Skip to main content

Command Palette

Search for a command to run...

Getting Started with R and RStudio: A Beginner’s Guide to Data Visualization

Published
4 min read

If you are starting your journey in data science, you’ll often hear about R and RStudio. R is a programming language designed for statistical computing and data visualization, while RStudio is a user-friendly IDE (Integrated Development Environment) that makes working with R much easier.

In this guide, we’ll go through:

  • R basics

  • Popular visualization packages

  • Using the inbuilt plot() function

  • Plotting with ggplot2

  • Extending ggplot2 with GGally

And yes—we’ll look at code snippets you can try on your own! 🚀


Setting up R and RStudio

  1. Download R → Install from CRAN (Comprehensive R Archive Network).

  2. Download RStudio → Install from RStudio IDE.

  3. Open RStudio → You’ll see Console, Script editor, Environment, and Plots panel.

Now you’re ready to code in R! 🎉


R Basics

Here are some quick basics in R:

# Arithmetic
2 + 3      # 5
10 / 2     # 5

# Variables
x <- 5
y <- 10
x + y      # 15

# Vectors
numbers <- c(1, 2, 3, 4, 5)
mean(numbers)   # Average = 3

R is designed with statistics and visualization in mind, so plotting data is one of its strongest features.


R has a rich ecosystem of visualization libraries.

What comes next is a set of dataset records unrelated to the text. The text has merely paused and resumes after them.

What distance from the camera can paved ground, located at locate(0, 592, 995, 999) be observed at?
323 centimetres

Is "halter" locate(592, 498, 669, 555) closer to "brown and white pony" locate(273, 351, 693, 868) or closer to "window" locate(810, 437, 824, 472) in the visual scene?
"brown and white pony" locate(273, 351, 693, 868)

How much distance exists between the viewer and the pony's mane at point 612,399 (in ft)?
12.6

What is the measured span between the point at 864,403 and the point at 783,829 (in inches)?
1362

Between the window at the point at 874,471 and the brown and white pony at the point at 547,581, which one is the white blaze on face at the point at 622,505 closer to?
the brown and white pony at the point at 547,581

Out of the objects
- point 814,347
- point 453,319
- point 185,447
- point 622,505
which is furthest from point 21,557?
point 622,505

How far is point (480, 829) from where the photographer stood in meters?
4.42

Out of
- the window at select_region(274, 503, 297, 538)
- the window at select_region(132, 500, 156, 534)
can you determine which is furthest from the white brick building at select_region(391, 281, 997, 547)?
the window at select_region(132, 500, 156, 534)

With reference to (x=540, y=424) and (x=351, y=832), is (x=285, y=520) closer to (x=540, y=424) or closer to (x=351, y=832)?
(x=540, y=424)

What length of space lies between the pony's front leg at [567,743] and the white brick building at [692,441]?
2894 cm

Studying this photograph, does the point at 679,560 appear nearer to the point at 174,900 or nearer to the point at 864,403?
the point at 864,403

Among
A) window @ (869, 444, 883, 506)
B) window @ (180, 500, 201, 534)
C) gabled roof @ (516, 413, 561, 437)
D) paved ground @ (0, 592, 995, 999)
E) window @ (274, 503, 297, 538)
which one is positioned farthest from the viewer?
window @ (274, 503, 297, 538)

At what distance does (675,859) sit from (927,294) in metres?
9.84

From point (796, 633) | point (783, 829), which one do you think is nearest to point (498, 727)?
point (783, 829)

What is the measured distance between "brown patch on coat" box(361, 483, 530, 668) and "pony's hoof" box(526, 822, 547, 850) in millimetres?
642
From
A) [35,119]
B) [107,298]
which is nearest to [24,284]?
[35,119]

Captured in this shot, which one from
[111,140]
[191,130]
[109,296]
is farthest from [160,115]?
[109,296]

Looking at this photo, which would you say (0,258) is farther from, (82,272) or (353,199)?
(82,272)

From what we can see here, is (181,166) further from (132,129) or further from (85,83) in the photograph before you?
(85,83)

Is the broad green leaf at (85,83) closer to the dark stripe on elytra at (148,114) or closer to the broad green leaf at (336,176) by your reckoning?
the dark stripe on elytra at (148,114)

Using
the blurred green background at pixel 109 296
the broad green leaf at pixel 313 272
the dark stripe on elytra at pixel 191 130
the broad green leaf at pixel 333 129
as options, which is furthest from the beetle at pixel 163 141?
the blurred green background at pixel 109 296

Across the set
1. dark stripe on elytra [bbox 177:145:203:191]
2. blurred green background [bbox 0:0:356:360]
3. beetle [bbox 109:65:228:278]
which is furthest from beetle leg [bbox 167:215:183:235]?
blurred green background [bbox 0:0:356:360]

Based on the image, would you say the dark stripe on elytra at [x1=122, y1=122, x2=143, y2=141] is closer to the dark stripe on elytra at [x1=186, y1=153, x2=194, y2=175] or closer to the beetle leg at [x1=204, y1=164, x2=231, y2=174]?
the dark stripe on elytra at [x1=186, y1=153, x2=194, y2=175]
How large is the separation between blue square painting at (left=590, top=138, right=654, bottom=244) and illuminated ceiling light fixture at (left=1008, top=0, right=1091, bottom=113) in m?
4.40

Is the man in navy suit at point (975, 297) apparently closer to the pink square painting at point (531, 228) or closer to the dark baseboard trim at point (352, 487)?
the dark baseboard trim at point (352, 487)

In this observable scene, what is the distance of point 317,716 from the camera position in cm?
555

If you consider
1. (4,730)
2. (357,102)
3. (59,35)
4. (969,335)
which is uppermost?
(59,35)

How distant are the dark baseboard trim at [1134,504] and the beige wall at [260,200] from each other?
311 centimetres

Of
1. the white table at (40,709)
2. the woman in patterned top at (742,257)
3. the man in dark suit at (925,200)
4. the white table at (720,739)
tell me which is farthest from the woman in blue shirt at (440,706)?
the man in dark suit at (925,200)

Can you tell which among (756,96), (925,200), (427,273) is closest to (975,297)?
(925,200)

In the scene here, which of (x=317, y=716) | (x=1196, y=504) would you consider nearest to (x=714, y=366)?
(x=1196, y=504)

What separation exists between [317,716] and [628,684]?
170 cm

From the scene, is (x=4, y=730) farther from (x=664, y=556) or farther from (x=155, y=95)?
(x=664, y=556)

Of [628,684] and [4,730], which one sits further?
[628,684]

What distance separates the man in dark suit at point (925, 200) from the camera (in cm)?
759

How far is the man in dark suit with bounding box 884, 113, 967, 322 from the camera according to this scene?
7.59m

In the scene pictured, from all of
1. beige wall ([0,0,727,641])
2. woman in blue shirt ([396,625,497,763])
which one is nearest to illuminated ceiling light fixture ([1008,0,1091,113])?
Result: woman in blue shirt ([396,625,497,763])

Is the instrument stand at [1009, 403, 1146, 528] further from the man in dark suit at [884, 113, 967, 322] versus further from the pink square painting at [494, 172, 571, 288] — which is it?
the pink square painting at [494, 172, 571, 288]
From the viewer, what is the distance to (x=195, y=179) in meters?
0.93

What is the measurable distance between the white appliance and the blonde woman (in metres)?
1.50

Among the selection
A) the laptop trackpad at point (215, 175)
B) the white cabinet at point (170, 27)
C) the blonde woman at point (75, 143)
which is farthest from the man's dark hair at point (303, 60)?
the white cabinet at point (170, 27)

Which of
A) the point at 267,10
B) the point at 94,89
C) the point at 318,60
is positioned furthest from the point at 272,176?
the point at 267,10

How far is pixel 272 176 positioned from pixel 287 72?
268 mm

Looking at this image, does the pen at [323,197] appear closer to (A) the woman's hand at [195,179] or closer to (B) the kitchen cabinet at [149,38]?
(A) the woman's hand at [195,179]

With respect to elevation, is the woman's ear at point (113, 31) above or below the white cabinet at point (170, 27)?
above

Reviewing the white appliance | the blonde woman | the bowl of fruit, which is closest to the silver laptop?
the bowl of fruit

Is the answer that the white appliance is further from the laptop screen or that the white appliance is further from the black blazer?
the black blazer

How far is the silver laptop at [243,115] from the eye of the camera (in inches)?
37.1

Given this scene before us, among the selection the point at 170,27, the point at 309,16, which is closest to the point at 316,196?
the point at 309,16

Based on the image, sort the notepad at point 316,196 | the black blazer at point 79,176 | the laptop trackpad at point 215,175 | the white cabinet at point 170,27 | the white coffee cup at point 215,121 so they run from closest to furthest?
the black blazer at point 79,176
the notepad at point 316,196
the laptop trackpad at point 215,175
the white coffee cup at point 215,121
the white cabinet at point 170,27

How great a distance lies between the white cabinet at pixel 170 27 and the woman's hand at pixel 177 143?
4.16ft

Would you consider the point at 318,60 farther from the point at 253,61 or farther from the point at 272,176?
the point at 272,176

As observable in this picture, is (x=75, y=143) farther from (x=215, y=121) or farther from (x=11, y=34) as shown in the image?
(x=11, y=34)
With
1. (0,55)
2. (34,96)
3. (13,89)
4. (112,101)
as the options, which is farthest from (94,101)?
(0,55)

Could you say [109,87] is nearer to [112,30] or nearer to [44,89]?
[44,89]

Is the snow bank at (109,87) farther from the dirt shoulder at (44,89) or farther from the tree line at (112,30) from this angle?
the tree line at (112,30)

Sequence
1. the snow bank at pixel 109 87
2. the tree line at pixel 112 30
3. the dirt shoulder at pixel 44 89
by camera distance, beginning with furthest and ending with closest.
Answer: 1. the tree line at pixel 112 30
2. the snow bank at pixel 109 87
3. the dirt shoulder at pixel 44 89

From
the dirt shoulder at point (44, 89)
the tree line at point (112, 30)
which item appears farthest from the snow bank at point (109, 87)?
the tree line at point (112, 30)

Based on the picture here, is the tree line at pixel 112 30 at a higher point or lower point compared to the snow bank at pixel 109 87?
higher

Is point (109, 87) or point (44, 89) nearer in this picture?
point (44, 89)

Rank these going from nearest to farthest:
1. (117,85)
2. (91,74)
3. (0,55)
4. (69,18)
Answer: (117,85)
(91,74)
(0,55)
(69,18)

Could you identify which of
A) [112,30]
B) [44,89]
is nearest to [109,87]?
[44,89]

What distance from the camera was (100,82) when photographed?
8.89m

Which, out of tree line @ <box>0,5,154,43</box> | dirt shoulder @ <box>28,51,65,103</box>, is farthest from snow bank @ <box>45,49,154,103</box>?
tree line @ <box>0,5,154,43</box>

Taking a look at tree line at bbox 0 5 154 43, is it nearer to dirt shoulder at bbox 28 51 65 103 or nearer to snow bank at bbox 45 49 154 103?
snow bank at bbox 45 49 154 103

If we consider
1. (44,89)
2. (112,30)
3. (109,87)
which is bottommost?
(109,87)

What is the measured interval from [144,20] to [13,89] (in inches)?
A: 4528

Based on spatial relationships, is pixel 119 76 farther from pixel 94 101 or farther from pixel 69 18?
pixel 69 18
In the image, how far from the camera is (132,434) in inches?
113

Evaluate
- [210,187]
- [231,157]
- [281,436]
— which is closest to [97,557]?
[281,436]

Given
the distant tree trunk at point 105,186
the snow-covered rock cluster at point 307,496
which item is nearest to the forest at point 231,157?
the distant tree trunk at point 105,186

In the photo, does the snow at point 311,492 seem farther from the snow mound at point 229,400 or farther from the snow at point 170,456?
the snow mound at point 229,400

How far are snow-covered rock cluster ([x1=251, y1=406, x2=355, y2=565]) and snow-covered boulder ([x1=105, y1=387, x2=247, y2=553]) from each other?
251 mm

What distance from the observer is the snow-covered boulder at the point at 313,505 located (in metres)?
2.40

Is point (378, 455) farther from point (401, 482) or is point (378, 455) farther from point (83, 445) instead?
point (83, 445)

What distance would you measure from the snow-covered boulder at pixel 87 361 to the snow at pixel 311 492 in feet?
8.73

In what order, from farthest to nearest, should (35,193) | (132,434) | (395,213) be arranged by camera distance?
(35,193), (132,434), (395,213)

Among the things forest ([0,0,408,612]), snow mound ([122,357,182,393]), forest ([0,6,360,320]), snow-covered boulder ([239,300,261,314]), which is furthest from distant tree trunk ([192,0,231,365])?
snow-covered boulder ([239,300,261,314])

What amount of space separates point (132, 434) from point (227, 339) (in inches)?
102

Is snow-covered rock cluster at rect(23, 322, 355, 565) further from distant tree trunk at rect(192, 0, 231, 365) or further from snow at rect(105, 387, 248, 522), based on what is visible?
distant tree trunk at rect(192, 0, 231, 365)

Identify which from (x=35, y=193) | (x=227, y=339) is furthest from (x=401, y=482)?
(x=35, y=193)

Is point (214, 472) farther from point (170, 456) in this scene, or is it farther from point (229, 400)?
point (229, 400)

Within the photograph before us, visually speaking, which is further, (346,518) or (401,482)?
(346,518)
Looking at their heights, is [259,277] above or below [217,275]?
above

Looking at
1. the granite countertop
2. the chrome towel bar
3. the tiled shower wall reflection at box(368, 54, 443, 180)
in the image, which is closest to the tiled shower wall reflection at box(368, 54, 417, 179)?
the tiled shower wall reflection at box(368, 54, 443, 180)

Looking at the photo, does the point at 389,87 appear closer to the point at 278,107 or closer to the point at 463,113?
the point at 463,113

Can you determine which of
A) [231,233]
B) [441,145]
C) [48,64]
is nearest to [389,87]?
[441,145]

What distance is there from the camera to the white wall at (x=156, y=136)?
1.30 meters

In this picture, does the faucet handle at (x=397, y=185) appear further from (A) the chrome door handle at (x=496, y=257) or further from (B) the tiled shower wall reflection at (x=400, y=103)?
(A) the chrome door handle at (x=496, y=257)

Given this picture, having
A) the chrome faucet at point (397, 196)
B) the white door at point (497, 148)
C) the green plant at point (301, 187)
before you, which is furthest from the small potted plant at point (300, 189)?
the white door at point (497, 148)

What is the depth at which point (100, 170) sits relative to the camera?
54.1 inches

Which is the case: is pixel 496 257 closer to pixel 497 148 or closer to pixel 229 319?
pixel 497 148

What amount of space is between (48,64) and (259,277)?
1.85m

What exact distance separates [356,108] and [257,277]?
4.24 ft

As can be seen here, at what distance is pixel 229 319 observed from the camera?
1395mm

Let’s look at the most popular ones:

  • Based on the Grammar of Graphics.

  • Highly customizable.

  • Example:

library(ggplot2)

data(mpg)  # Built-in dataset
ggplot(mpg, aes(x = displ, y = hwy, color = class)) +
  geom_point() +
  theme_minimal() +
  labs(title = "Engine Size vs Highway Mileage")

2. plotly (Interactive plots)

  • Creates interactive charts.

  • Great for dashboards.

library(plotly)

fig <- plot_ly(data = iris, x = ~Sepal.Length, y = ~Petal.Length,
               type = "scatter", mode = "markers", color = ~Species)
fig

3. lattice (Multi-panel plots)

  • Useful for conditioning plots (splitting data by categories).
library(lattice)

xyplot(mpg ~ wt | cyl, data = mtcars,
       main = "MPG vs Weight by Cylinders",
       xlab = "Car Weight", ylab = "Miles per Gallon")

4. leaflet (Maps in R 🌍)

  • Best for interactive maps.
library(leaflet)

leaflet() %>%
  addTiles() %>%
  addMarkers(lng = 77.5946, lat = 12.9716, popup = "Bangalore")

5. Others worth exploring

  • cowplot → Enhances ggplot layout.

  • highcharter → Interactive charts.

  • corrplot → Correlation matrix visualization.


Using the Inbuilt plot() Function

R comes with a very handy base function:

plot(mtcars$wt, mtcars$mpg,
     main = "Car Weight vs MPG",
     xlab = "Weight", ylab = "Miles per Gallon",
     col = "blue", pch = 19)

👉 Additional Features:

  • pch → point shape

  • col → colors

  • type → "l" for line, "p" for points, "b" for both

  • abline() → add regression lines

# Adding a regression line
model <- lm(mpg ~ wt, data = mtcars)
abline(model, col = "red", lwd = 2)

Plotting with ggplot2

ggplot2 is the powerhouse of visualization in R.

Example: Scatter Plot with Smooth Curve

ggplot(mpg, aes(x = displ, y = hwy, color = class)) +
  geom_point(size = 3) +
  geom_smooth(method = "lm", se = FALSE, color = "red") +
  theme_classic() +
  labs(title = "Displacement vs Highway Mileage",
       x = "Engine Displacement (L)", y = "Highway Mileage")

👉 Extras:

  • geom_histogram() for histograms

  • geom_boxplot() for boxplots

  • facet_wrap(~class) for multi-panel plots


Going Further: GGally Extension

GGally extends ggplot2 with additional functionality.

Example: Pairwise Scatter Plots (Great for EDA 🔍)

library(GGally)

# Pair plot of iris dataset
ggpairs(iris, aes(color = Species))

This generates a matrix of plots showing relationships between variables—super helpful in exploring datasets quickly.


Wrapping Up

  • R + RStudio = Perfect combo for beginners and professionals in data science.

  • Use base R plots (plot()) for quick visual checks.

  • Switch to ggplot2 for polished, publication-quality visuals.

  • Explore plotly, lattice, leaflet for interactivity, multi-panels, and maps.

  • Extend with GGally for advanced exploratory analysis.

📌 Visualization is a core skill in data science, and R provides some of the best tools available.

👉 Start with small datasets (like iris, mtcars, or mpg) and keep experimenting.